Proposta de emenda constitucional que derrubava necessidade recebeu parecer contrário da Comissão de Justiça e pode ser arquivada

iG São Paulo |

A Comissão de Constituição, Justiça e Cidadania (CCJ) do Senado aprovou parecer contrário à proposta de emenda à Constituição que considera o diploma de curso superior suficiente para comprovar a qualificação profissional dos formados em Direito. Na prática, se convertida em norma constitucional, a proposta impediria instituições como a Ordem dos Advogados do Brasil (OAB) de realizar exames de admissão ao mercado de trabalho.

A matéria ainda poderá ser analisada pelo Plenário da Casa, se, em dois dias úteis, um número mínimo de nove senadores apresentar recurso à Mesa do Senado. Caso contrário, a matéria será arquivada.

Em seu parecer, o relator da matéria, senador Demóstenes Torres (DEM-GO), argumentou que a aprovação da proposta impediria que diplomados em cursos de graduação fossem submetidos a avaliações com o objetivo de obter registros profissionais. No entendimento do parlamentar goiano, a proposta tiraria da sociedade um mecanismo de segurança importante para quem precisa dos serviços de advogados. "Convenhamos, um advogado que não alcançou nota cinco para obter a carteira, não dá."

O senador Antônio Carlos Valadares (PSB-SE) observou que não há unanimidade a favor do exame da OAB. Em Recife, segundo ele, há decisões judiciais que impedem de forma temporária a realização da prova.
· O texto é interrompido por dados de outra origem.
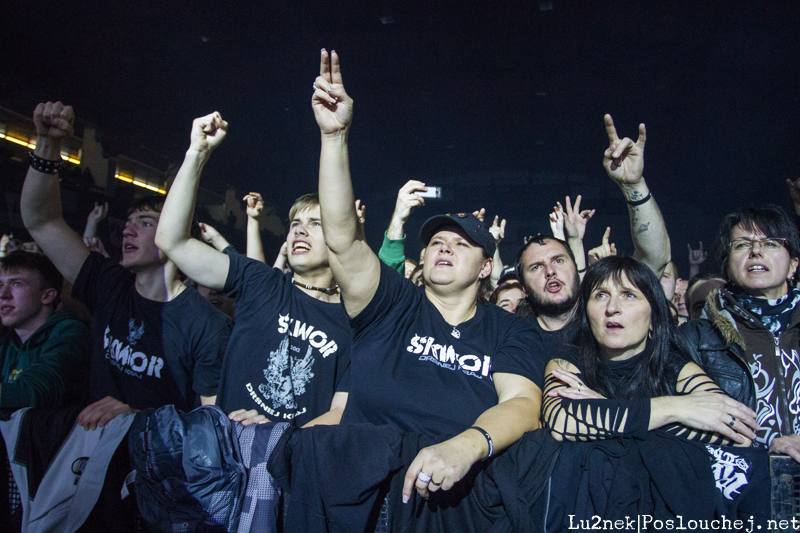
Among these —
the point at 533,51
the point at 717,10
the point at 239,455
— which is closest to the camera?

No entanto, Valadares reconheceu a necessidade desse tipo de avaliação profissional, em razão da baixa qualidade do ensino no Brasil. "Pena que em um país como o nosso, um advogado tenha de passar pelo exame da Ordem, o que mostra a qualidade do ensino ainda lá embaixo."

Marta Suplicy (PT-SP) disse que "a necessidade desses exames deve-se à enxurrada de faculdades de quinta categoria".